[MATERIAL TO PROCESS]
• • •

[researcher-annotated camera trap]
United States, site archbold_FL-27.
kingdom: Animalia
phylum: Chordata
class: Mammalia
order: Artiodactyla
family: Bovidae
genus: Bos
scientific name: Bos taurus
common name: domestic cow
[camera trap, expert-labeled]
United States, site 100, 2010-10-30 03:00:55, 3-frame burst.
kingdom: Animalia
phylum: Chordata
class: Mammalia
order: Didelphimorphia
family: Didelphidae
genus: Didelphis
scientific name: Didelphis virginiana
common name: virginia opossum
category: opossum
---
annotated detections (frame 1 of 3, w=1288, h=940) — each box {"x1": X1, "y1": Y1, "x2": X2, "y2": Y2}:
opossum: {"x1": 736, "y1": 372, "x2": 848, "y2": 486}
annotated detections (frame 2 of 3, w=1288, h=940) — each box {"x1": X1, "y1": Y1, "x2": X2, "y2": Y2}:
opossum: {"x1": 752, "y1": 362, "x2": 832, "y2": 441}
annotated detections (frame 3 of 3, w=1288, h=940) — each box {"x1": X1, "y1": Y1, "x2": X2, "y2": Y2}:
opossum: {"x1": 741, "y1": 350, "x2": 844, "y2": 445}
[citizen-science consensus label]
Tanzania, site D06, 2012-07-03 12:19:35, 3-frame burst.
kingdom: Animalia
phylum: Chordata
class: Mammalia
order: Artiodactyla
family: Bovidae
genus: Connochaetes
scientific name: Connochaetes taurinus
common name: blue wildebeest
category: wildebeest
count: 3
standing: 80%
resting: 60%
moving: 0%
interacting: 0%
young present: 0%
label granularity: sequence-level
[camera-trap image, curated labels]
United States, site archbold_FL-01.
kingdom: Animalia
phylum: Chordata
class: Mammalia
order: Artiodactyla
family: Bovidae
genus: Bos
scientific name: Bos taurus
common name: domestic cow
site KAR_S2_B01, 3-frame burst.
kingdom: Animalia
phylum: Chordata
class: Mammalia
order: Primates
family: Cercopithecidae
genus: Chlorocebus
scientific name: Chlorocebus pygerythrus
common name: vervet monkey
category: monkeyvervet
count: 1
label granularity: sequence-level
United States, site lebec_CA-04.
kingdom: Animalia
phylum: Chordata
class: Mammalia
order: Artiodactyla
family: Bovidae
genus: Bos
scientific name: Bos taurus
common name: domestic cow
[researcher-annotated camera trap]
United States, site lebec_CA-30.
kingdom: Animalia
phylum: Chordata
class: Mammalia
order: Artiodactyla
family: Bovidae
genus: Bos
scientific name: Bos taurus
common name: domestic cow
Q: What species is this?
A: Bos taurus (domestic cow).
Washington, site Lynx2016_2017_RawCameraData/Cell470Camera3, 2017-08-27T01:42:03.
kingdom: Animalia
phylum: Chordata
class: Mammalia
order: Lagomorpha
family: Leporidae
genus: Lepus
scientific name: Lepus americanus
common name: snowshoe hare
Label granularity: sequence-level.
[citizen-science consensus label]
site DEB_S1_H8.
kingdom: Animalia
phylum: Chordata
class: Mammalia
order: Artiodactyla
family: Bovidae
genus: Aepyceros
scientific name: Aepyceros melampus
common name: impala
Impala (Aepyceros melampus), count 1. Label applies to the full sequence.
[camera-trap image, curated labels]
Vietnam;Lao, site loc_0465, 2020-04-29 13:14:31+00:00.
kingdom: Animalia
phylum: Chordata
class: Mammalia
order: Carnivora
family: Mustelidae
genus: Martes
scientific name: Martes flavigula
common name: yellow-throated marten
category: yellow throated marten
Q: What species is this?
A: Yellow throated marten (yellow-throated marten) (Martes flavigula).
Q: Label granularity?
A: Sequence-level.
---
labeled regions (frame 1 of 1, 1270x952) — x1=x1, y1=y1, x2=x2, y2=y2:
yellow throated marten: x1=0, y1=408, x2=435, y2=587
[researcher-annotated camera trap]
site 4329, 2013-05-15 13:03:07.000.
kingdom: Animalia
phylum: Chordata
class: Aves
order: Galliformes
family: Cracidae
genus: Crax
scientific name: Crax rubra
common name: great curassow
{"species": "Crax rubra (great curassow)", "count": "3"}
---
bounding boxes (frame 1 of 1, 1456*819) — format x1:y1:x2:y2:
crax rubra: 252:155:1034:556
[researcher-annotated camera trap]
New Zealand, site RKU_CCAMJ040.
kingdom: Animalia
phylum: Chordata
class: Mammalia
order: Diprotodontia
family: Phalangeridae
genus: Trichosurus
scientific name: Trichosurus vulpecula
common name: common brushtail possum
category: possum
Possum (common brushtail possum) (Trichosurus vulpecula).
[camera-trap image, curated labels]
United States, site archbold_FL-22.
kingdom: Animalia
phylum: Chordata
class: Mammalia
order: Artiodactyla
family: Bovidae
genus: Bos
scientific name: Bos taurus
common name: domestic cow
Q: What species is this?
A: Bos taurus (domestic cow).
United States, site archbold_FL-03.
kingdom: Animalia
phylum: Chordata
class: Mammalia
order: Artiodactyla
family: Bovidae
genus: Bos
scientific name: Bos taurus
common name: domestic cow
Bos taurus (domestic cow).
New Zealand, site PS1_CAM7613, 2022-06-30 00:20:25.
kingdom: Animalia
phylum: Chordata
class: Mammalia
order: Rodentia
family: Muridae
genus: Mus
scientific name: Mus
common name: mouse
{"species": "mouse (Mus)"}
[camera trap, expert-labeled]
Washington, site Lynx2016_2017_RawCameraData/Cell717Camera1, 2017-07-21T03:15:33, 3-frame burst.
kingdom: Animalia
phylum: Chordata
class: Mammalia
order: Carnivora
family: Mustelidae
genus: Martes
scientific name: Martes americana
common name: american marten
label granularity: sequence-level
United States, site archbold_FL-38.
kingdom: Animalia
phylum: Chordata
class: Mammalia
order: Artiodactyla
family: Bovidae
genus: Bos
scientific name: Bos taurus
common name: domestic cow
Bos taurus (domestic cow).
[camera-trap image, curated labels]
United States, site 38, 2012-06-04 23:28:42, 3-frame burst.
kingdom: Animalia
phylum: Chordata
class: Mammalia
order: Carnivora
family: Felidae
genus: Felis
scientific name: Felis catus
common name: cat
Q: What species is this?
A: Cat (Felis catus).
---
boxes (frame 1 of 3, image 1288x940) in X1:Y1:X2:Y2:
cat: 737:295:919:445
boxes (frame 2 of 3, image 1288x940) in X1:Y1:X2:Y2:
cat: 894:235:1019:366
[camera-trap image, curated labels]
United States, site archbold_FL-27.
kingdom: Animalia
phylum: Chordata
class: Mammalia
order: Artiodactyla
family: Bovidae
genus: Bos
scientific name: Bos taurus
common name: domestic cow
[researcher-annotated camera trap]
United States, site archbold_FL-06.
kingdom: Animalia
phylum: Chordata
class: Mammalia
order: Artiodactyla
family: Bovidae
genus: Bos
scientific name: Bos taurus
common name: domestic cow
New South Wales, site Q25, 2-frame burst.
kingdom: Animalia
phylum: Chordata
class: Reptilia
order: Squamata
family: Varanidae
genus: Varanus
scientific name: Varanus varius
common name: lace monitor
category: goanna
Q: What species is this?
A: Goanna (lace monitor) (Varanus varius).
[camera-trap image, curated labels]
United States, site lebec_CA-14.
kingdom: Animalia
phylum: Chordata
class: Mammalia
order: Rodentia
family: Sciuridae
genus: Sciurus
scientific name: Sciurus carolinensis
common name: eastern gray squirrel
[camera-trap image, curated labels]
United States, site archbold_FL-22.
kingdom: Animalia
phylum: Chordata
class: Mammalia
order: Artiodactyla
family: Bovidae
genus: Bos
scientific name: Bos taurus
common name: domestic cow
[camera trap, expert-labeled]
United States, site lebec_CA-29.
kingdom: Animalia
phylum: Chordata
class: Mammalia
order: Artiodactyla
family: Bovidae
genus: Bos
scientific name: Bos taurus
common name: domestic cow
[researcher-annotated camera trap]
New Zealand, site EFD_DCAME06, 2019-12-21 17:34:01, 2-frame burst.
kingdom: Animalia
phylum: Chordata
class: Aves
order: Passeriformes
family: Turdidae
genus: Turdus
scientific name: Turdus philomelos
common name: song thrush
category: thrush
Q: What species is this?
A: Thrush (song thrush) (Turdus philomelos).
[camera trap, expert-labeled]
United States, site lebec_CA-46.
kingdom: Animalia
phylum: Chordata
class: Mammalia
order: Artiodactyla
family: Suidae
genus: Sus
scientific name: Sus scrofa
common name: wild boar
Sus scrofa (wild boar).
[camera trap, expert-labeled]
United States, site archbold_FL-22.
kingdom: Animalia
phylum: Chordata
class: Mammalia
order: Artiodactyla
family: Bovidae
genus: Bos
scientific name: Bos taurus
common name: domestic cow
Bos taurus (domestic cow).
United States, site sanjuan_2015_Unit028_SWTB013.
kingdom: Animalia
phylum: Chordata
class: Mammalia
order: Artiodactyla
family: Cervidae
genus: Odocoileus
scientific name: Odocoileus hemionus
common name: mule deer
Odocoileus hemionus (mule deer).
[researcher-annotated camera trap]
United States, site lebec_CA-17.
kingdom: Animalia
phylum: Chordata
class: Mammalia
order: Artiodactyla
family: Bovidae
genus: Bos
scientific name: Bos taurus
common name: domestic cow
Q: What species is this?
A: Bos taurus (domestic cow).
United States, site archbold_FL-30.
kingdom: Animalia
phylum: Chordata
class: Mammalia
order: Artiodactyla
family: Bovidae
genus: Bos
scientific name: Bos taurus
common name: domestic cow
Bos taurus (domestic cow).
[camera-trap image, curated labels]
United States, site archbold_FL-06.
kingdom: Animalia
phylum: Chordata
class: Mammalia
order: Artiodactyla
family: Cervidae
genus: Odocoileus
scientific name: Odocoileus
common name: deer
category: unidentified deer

• • •

[EXERCISE]
In the material, find each line with the word "Washington" and list it.

[RESULT OF THE TASK]
Washington, site Lynx2016_2017_RawCameraData/Cell470Camera3, 2017-08-27T01:42:03.
Washington, site Lynx2016_2017_RawCameraData/Cell717Camera1, 2017-07-21T03:15:33, 3-frame burst.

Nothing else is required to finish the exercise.